Explanatory vs response variables. Models (in these Lessons) always involve a single response variable*. In contrast, models can have zero or more explanatory variables.
Variable vs covariate. “Covariate” is another word for an explanatory variable. The word “covariate” signals that the variable is not itself of direct interest to the modeler but puts another explanatory variable in a correct context.
Categorical vs quantitative variables. Always be aware of whether a model’s response variable is categorical or quantitative. When categorical, expect to use zero_one()
to convert it to quantitative before modeling. In contrast, explanatory variables can be either categorical or quantitative.
Regression model vs classifier. A regression model always has a quantitative response variable. A classifier has a categorical response variable. In these Lessons, as in much professional use of data, our categorical response variables will have two levels (e.g., healthy or sick, up or down, yes or no). In this situation, regression techniques suffice to build classifiers.
Model vs model function. By “model,” we will almost always mean “regression model.” A regression model, typically constructed by the lm()
function, contains various information useful to summarize the model. The “model function” provides the mechanism for one important task, calculating from values from the explanatory variables the corresponding model output.
Model coefficient vs effect size. Model coefficients are numerical parameters. Training determines the appropriate values for the coefficients. In contrast, an effect size describes the relationship between the response variable and a selected explanatory variable.
Point estimate vs interval estimate. A point estimate is a single number. For instance, a model coefficient is a point estimate, as is the output from a model function.

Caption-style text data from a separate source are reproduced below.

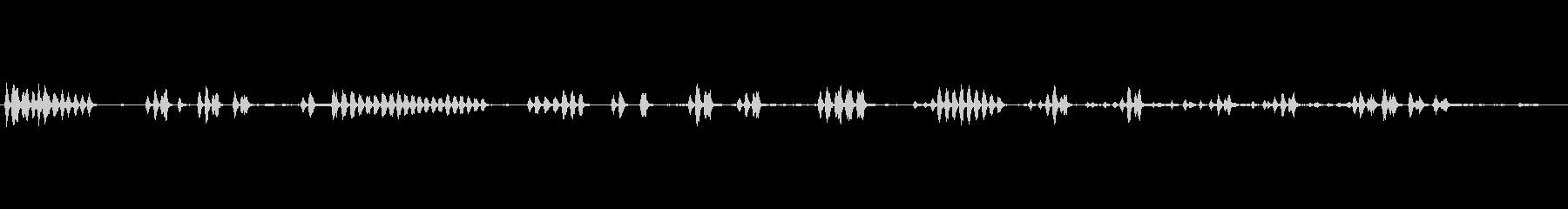 ヒヨドリ5 ソロ 使い易い~早朝生録音の未再生の波形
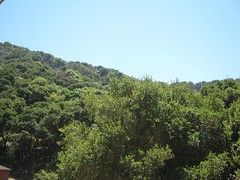 """Angel Island • <a style=""""font-size:0.8em;"""" href=""""http://www.flickr.com/photos/109120354@N07/11042929324/"""" target=""""_blank"""">View on Flickr</a>"""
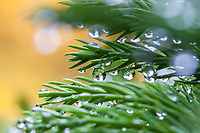 Raindrops on needle foliage of Cryptomeria japonica 'Globosa Nana' dwarf evergreen conifer in San Francisco Botanical Garden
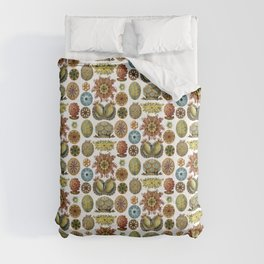 Ernst Haeckel Ascidiae Sea Squirts White Background Comforters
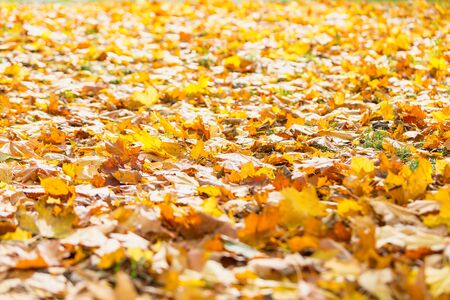 Natural autumn pattern background with dry and yellow mapple foliage. Fall leaves pattern. Blur. Фото со стока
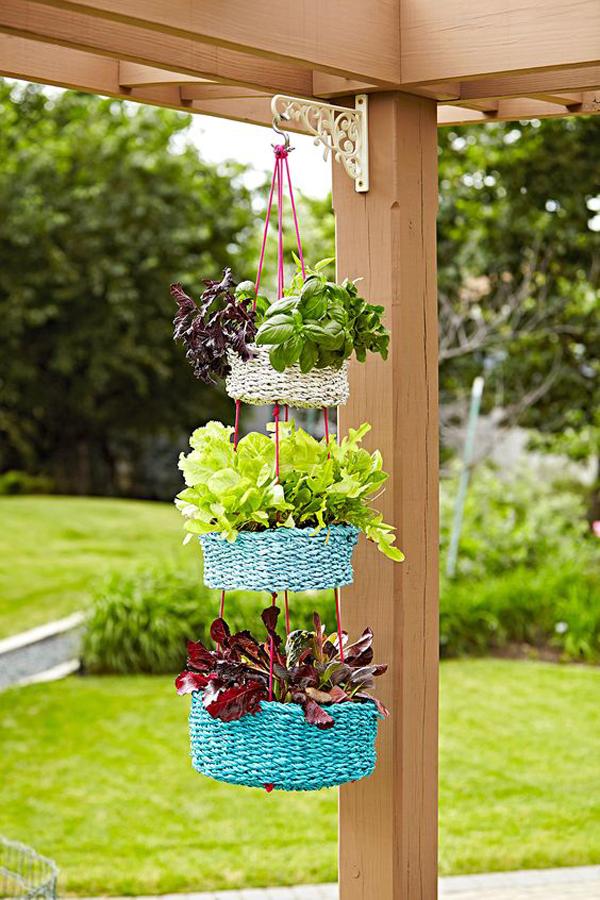 Basket-hanging-plants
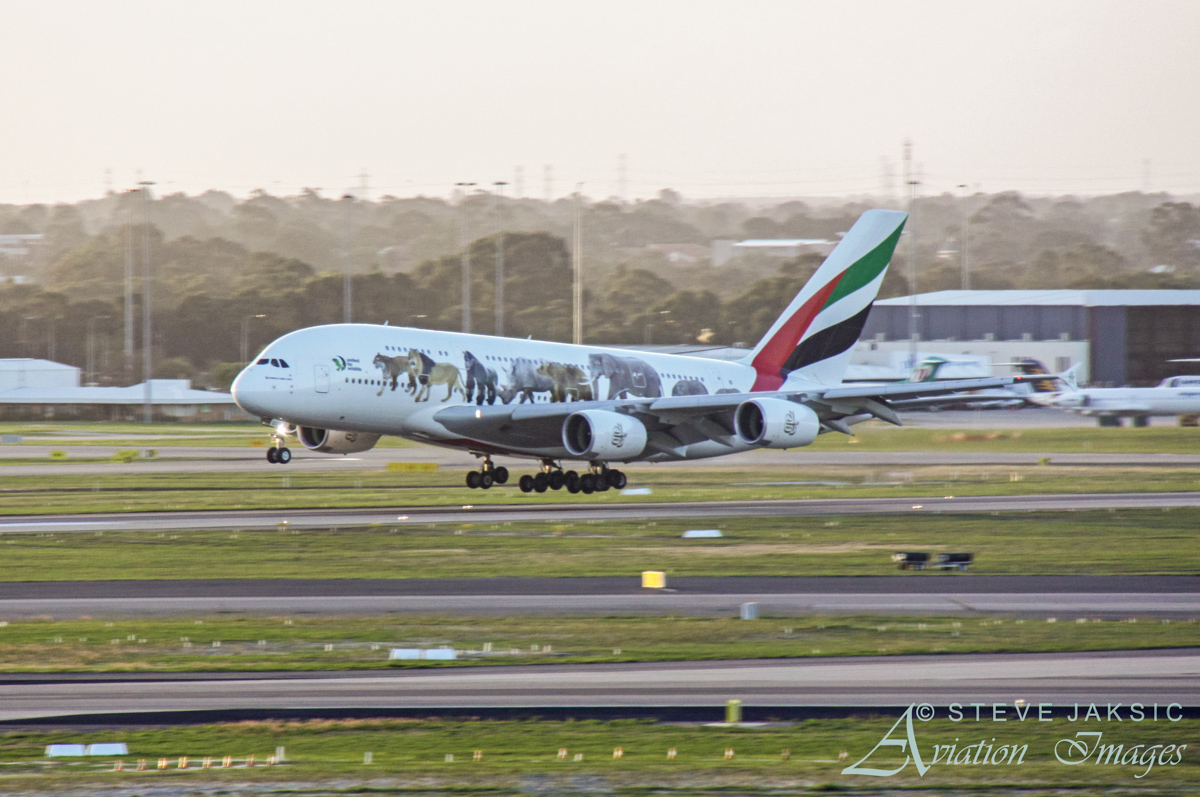 A6-EEQ Airbus A380-861 (MSN 141) of Emirates, wearing 'United for Wildlife' livery, at Perth Airport – Fri 29 April 2016. First visit to Perth wearing this special livery, in support of United for Wildlife, a global collaboration that unites the efforts of the world's leading wildlife charities in the fight against the illegal wildlife trade. Flight EK420 from Dubai, landing on runway 21 at 5:27pm. Photo © Steve Jaksic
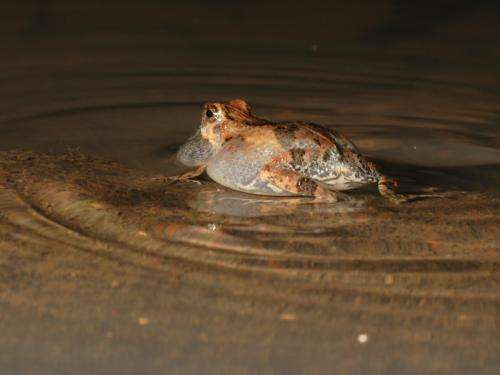 Bats use water ripples to hunt frogs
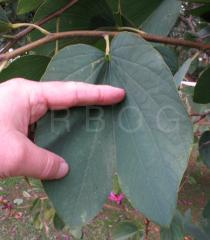 Bauhinia variegata - Upper surface of leaf - Click to enlarge!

In contrast, interval estimates involve two numbers; one specifies the lower end of the interval and the other number specifies the upper end.
Prediction interval vs confidence interval. A prediction interval describes the anticipated range of the actual result for which we have made a prediction, e.g., “tomorrow’s wind will be between 5 and 10 mph.” A confidence interval is often used to express the uncertainty in a coefficient or effect size.